Assault on health care providers
On Nov. 1 the Joint Committee on Judiciary heard
testimony on H. 684, An Act Relative to Assault and Battery on Health
Care Providers.
Currently only EMTs and ambulance drivers are covered
under such a law, despite the fact that RNs are assaulted on the
job at the same rate as police officers and prison guards.
This bill, sponsored by Rep. Michael Rodrigues (D-Westport) aims
to make it a crime, punishable by up to two-and-a-half years in
prison, to assault a registered nurse and/or other front-line health
care professionals. The MNA filed this bill after one nurse member,
who had been viciously attacked and beaten by a patient, was told
by a court official that such treatment was to be expected—that
such treatment was “part of her job.”
Safe patient handling
On Nov. 2 the Joint Committee on Public Health heard
testimony on H. 2662, An Act Relating to Safe Patient Handling in
Certain Health Care Facilities.
This bill, also filed by the MNA and sponsored by Rep. Jennifer
Callahan (D-Sutton), would require hospitals to provide a system
to assist nurses with safe patient handling in order to avoid injury.

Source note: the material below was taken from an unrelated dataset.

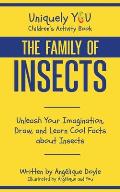 The Family of Insects: Unleash Your Imagination, Draw, and Learn Cool Facts about Insects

Recent studies show that nursing is the profession most associated
with work-related muscular skeletal injuries, and that nearly 12
out of every 100 hospital-based nurses report work-related injuries
(particularly back injuries). One-third of these nurses also reported
that their injuries were directly connected to moving or lifting
patients.
Beth Piknick, RN and president of the MNA, was among those who testified
in the State House’s Gardner Auditorium. Piknick is also a
victim of a debilitating back injury.
“As an ICU nurse, I suffered a career-altering back injury,”
said Piknick. “Two decades of lifting, transferring and moving
patients resulted in major spinal fusion surgery to repair three
discs in my back. The simple love of my profession was not enough
to allow me to continue the type of bedside nursing I used to do.”
She went on to say that instituting a policy specific to this problem,
as called for in H. 2662, is the key to protecting nurses and to
reducing the system-wide costs that are spent on treating nurses
who are debilitated by otherwise preventable muscular skeletal injuries.
Piknick has led the MNA’s efforts to address this issue in
order to protect nurses throughout the commonwealth, and she has
been personally involved in the process of moving H. 2662 through
the State House.
The issue of safe patient handling has gained significant attention
in recent months and years. Currently, four states—New York,
Ohio, Texas and California—have enacted similar legislation.
Help for essential hospitals
On Nov. 2 the Joint Committee on Public Health also heard testimony
on H. 2666, An Act Further Regulating Hospitals.
This bill, filed by Rep. Jim Marzilli (D-Arlington) and supported
by the MNA, would give the state the legal authority to intervene
and save any hospital that is deemed essential to the health of
the community it serves.
The bill was proposed in response to a growing crisis in Massachusetts—where
free-market, cut-throat competition endorsed and perpetrated by
the hospital industry through deregulation over the last 15 years
has led to the closure of more than 30 facilities. Sadly, many—if
not most—of those facilities were deemed essential to the
health of their communities. Currently, hospitals slated for closure
are only required to give notice to the public. DPH and, by extension,
the state have no authority to intervene and protect the facility.
A case in point was the recent closure of Waltham Hospital. After
notice was given of its pending closure, the DPH held public hearings
and deemed the facility an essential service to the greater Waltham
community. While the community rallied to keep it open, competing
hospitals eventually worked to undermine the weakened facility and
forced it into closure.
Residents of Gloucester are in the midst of a similar fight as they
work to keep open Addison Gilbert Hospital, which has been struggling
to survive in the face of numerous attempts by its corporate owner
to gut its services and force its closure. Under the terms proposed
in H. 2666, Massachusetts would have legal authority to intervene
and save Addison Gilbert Hospital if it found that is essential
to the health of the greater Gloucester community.